A huge horror fan, William was pleased when one of his literary heroes, Stephen King, chose Twilight as the Best Book of 2007 for the magazine Entertainment Weekly. King was supposed to call him — William had become friends with King’s younger son, Owen, also a writer. The two talked Bob Dylan endlessly, William said. Then Owen told William his father was going to ring him up. For most of us writers, such an occasion would be a career high. Typical for him, William didn’t answer. Maybe in his garden.
William had written a short horror novel, he told me. Little Sister Death. He’d long been fascinated by the Bell Witch phenomenon in Tennessee, and even had his own encounter with, perhaps, an echo of the Bell Witch herself.
This novel is the most metafictional thing William ever wrote — it’s about a writer, obsessed with a haunting, who moves his family to the site. Parts of the book seem to be what Binder, the protagonist, is himself researching and, ultimately, writing. The dispassionate quality of these episodes is chilling. There are paragraphs that shine light into William’s own writing process as well: “Binder hated dances but privately he thought he might be able to use it for the book, and if not this one for another. When he was working he always felt hypersensitive to stimuli, to things he ordinarily wouldn’t even notice, and later in his manuscripts he would come across things that had brought back moments of remembering, bits of conversation he had overheard, or simply the way someone had looked.”
Little Sister Death is also about how a story can seize and absorb a writer and even transport him to dark, dangerous places. How the necessary obsessions of writing can cause its practitioners to risk alienating or losing not only their loved ones but (perhaps) their sanity as well. Many of Binder’s traits and much of his history matches William’s, who became a very different man from the one his wife married. He would work during the day, as expected, carpentering, painting, hanging drywall, and then go home not to give himself over to his wife. Instead, he’d lock himself in to his true work, writing stories and novels, his wife outside the literal and figurative door, a widow to his craft who left him once their four children were grown, saying she “didn’t sign on to be married to John-Boy Walton.”

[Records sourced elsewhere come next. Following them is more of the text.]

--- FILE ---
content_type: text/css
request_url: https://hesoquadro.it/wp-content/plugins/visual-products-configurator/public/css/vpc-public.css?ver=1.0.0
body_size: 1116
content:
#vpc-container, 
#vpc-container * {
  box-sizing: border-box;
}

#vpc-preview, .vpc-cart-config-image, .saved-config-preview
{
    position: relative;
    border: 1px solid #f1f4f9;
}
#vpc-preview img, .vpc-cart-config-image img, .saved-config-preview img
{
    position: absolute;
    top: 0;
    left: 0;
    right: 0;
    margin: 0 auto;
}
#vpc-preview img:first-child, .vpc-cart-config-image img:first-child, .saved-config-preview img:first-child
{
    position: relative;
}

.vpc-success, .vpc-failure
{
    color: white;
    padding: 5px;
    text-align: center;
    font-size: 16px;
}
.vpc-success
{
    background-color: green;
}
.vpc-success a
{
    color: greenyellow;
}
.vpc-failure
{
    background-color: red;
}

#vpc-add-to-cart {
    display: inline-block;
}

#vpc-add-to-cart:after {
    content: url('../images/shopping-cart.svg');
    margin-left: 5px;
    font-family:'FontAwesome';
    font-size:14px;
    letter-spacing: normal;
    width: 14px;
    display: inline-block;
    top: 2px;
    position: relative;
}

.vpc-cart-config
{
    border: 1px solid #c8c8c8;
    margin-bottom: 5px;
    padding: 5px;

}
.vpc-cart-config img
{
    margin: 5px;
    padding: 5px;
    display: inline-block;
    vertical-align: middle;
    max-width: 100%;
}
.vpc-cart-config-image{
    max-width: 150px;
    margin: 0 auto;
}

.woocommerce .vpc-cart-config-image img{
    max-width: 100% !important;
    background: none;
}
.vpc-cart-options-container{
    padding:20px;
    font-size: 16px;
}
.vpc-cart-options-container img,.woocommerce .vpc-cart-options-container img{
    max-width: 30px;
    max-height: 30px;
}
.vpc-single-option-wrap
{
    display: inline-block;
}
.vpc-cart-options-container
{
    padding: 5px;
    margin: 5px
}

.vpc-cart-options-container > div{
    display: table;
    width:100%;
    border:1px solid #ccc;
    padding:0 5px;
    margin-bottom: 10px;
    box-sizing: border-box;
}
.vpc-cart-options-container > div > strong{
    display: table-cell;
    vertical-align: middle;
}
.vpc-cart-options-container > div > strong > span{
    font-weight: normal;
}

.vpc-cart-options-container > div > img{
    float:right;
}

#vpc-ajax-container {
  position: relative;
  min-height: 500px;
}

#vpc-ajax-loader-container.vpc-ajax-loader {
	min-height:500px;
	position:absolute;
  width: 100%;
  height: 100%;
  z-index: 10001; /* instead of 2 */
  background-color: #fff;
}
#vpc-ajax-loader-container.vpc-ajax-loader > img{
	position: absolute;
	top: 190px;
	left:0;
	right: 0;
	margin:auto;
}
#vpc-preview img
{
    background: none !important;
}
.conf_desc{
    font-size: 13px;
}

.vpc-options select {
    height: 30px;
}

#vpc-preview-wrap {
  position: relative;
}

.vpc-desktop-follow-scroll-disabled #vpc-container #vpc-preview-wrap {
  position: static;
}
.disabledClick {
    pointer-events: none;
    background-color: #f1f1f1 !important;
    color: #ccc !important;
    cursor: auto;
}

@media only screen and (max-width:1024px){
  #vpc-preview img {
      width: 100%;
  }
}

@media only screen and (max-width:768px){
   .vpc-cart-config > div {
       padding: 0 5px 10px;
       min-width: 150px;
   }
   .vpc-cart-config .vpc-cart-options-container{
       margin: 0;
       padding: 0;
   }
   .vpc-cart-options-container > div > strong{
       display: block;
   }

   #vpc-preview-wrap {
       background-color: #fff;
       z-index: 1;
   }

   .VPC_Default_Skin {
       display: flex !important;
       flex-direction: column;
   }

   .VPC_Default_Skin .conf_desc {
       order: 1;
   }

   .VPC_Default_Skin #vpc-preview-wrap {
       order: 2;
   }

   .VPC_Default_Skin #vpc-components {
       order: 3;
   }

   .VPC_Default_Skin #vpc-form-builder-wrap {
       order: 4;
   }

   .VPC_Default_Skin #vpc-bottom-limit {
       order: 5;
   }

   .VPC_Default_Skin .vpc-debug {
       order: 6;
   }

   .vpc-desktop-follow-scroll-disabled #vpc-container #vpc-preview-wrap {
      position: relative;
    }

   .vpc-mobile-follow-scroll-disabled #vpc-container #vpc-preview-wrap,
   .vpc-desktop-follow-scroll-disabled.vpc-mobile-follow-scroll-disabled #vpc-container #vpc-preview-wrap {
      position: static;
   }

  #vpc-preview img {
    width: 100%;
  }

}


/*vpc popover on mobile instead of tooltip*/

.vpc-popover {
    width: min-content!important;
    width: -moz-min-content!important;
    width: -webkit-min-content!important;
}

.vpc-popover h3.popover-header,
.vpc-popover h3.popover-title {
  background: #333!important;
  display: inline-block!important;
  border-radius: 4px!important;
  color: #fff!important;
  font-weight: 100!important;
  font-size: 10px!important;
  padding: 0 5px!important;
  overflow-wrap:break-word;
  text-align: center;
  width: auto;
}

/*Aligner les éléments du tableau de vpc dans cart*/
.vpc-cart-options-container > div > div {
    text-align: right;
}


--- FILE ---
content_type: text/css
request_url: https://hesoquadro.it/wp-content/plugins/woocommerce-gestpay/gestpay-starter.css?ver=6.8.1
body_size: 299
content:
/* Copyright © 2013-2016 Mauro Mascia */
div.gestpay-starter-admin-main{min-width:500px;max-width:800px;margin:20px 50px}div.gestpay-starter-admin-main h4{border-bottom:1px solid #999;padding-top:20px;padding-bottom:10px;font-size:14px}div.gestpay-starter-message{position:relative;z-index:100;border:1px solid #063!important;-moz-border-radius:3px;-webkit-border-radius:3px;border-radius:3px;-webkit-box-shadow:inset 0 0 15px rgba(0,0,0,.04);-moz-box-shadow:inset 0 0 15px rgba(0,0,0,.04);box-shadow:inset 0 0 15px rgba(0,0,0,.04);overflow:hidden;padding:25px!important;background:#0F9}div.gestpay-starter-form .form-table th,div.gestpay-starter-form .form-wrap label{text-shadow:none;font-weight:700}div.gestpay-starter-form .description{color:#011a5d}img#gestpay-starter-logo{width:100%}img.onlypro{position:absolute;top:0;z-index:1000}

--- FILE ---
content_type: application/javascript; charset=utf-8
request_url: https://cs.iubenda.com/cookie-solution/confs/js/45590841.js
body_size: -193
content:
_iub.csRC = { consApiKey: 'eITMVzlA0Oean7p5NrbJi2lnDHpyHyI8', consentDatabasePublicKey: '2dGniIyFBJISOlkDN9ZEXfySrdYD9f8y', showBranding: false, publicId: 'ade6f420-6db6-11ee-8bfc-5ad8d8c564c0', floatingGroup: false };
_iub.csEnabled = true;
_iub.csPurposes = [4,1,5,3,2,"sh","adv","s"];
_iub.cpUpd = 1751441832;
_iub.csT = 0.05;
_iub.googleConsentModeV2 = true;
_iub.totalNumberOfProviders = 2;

The last time I saw William was in Clarksville, Tennessee, at a writing conference. We stayed up late in his hotel room and talked about the same things we always did. He looked older, frailer. His face was longer and he seemed to have lost weight, though there hadn’t been any weight to lose. Yet we laughed and he smoked and I drank my beer and he his coffee and at some point I got up and hugged him goodnight and crossed the street to my sleeping family.

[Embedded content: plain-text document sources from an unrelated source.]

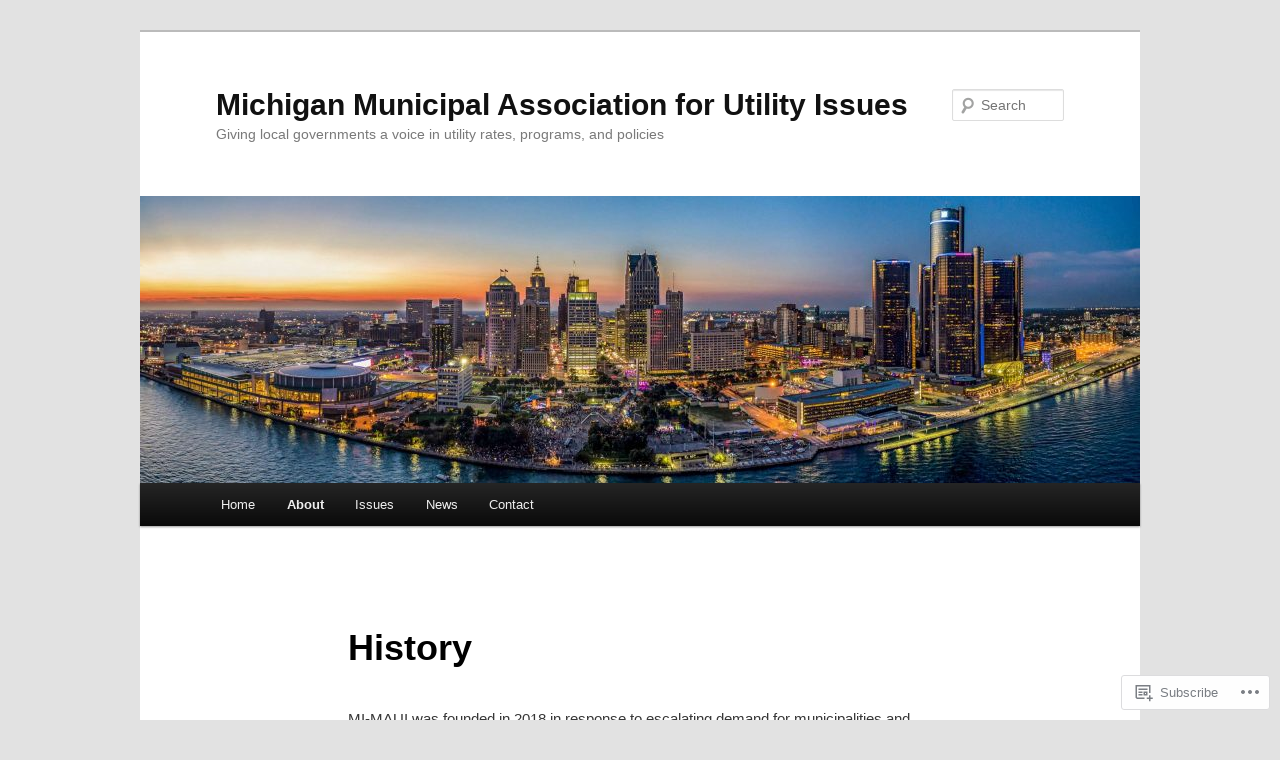

--- FILE ---
content_type: text/css;charset=utf-8
request_url: https://s0.wp.com/?custom-css=1&csblog=aMh6g&cscache=6&csrev=3
body_size: -123
content:
#site-title{margin-right:120px}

The last time I spoke to him was the day before he died. I’d just put him on speakerphone to a class of beginning fiction writers at Ole Miss, where I teach. For half an hour he told them stories and answered questions. After the class, on the drive home, I called to thank him. I told him he’d been great. They’d loved him.
“Really?” he said.
Sonny Brewer told me this next part. William’s son Chris told him. That on the night of his death, William made a fire in his wood-burning stove. Then he went across the living room and into his bedroom. He shut the door. And died.
What I wonder is why he shut the door.
Perhaps to keep his beloved dog out. Perhaps because he was so private. What he had to do he had to do alone. He went in and closed the door and I imagine Jude outside it, whining, scratching at the wood. He worries something is wrong. And something is wrong. It will keep being wrong.
But I also think of this when I think of William Gay. He built us a fire, he left it burning.